But Ed refused to let that be the end of his story.

 

Day by day, Ed pushed through rehab with relentless determination, slowly rebuilding strength that most people take for granted, like learning to stand, learning to balance, and learning how to trust his own body again.

 

Even a year after the accident, Ed still suffered from limited sensation on one side of his body, and had ongoing challenges with bladder and bowel function.

 

But he refused to let his injury define the boundaries of his future.


As the first anniversary of the accident approached in April 2018, Ed announced something almost unthinkable: he was going to climb Snowdon, the highest mountain in Wales.   People questioned whether his body could even survive the strain.  And yet, with metal rods in his spine and scars across his body, he began to climb.  Slowly, painfully, and sometimes needing to stop after only a few feet.  But with the help of friends, grit, and unbelievable determination, he kept climbing until he finally reached the summit.

 

Through his charity, Millimeters 2 Mountains, he now dedicates his life to helping others overcome their own personal mountains.
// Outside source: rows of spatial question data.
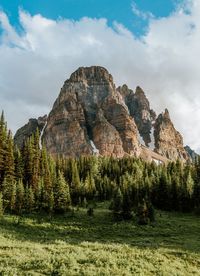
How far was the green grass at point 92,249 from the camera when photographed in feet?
91.1

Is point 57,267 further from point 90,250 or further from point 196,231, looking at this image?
point 196,231

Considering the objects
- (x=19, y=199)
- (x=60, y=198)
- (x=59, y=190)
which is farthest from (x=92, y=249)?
(x=59, y=190)

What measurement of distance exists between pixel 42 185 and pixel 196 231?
33.0 meters

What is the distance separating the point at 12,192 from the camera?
68000 mm

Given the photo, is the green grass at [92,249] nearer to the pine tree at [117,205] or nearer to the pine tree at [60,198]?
the pine tree at [117,205]

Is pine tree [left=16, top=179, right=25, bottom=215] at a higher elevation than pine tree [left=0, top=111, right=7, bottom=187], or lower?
lower

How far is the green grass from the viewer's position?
27.8m

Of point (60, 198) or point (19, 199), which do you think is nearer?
point (19, 199)

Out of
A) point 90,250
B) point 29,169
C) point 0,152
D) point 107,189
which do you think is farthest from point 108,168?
point 90,250

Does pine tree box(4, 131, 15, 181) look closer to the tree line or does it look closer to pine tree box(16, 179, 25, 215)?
the tree line

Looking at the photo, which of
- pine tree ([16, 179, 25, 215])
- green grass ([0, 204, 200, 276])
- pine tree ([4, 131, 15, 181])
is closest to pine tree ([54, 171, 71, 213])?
green grass ([0, 204, 200, 276])

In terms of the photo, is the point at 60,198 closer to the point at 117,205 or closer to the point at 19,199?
the point at 19,199

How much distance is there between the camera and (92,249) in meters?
37.2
Ed’s journey was made into an inspiring documentary called “The Mountain Within Me.”  In it, he says something unforgettable:  “The size of your mountain doesn’t matter; it’s the first step that counts…Nothing I'm doing now I ever imagined I'd be able to do.  You don’t have to climb a mountain to move forward. You just have to believe that you’re not stuck at the bottom forever.”
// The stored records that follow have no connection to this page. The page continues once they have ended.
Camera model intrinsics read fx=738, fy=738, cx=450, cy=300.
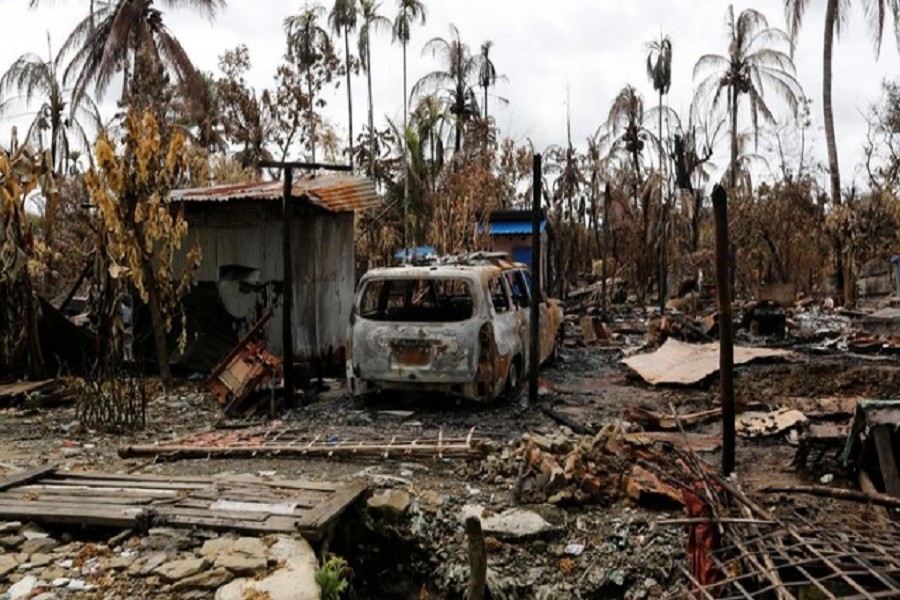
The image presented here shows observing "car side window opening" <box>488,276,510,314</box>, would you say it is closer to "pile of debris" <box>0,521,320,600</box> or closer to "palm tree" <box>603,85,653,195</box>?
"pile of debris" <box>0,521,320,600</box>

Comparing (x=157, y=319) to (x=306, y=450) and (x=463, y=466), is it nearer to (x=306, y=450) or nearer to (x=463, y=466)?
(x=306, y=450)

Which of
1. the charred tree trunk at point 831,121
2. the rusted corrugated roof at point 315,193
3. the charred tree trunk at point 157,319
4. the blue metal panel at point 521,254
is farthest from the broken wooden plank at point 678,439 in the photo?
the charred tree trunk at point 831,121

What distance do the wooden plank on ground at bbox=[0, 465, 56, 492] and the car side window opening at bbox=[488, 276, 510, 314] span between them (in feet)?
16.0

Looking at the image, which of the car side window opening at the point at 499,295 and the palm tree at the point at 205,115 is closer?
the car side window opening at the point at 499,295

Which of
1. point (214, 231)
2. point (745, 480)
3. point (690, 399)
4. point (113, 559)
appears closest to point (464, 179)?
point (214, 231)

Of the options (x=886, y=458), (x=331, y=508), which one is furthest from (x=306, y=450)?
(x=886, y=458)

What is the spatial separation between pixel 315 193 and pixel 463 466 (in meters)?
5.82

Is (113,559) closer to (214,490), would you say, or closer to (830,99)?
(214,490)

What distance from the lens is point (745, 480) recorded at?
20.0 ft

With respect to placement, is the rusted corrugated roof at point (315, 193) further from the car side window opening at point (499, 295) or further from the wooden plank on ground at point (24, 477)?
the wooden plank on ground at point (24, 477)

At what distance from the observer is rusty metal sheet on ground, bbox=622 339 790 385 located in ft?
34.3

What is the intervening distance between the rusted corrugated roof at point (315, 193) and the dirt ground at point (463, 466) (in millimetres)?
2722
And perhaps that is one of the most important lessons as we prepare for Shavuos. 


Every Jew stands at the bottom of some mountain.  For one person, it’s fear.  For another it’s failure, doubt, anger or regret.  Some mountains are physical. Some are emotional.  And others are spiritual. 
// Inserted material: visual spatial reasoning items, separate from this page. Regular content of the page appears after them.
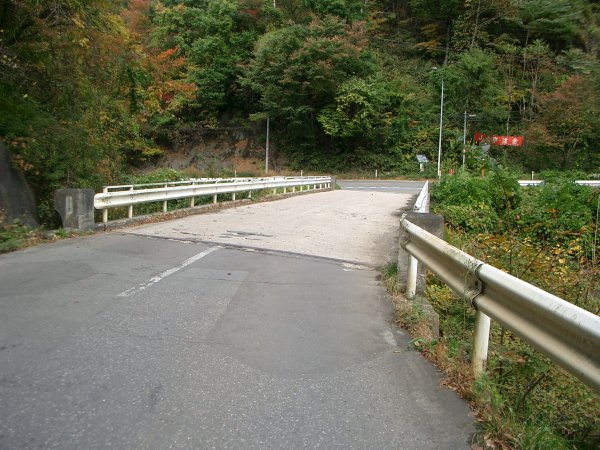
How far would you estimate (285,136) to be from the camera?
5278 centimetres

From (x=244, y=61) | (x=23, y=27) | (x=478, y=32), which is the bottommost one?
(x=23, y=27)

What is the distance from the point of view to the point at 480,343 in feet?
12.6

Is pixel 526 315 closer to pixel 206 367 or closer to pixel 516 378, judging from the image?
pixel 516 378

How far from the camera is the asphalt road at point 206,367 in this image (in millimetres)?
2977

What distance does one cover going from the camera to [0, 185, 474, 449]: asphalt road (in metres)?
2.98

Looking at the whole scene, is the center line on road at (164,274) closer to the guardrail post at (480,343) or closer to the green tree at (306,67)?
the guardrail post at (480,343)

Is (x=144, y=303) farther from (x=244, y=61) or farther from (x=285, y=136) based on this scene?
(x=244, y=61)

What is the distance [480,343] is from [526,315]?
0.70 metres

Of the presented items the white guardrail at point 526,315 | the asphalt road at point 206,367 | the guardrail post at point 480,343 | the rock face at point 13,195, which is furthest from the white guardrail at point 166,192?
the guardrail post at point 480,343

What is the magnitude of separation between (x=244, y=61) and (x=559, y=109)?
31560 mm

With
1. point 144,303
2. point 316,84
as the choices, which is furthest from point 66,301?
point 316,84

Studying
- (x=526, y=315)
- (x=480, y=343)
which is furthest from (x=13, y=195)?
(x=526, y=315)

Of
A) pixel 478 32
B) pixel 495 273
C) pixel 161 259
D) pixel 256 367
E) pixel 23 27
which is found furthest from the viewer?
pixel 478 32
The Yetzer Hara’s greatest lie is to convince us that because we are standing at the bottom today, we will stay there forever.  But, the Torah wasn’t given in a valley, it was given on a mountain.  Because, all Judaism asks of us is to keep climb.


Not because the mountain is easy, but because you have to be willing to take that first step.

You do not have to climb Everest to live with courage and you do not have to already be at the top.  You just have to refuse to believe that your story ends at the bottom of the mountain.


Holiness in Judaism is not reserved for people who already made it to the summit.  Holiness belongs to the people still climbing.


And that may be the most important step of all.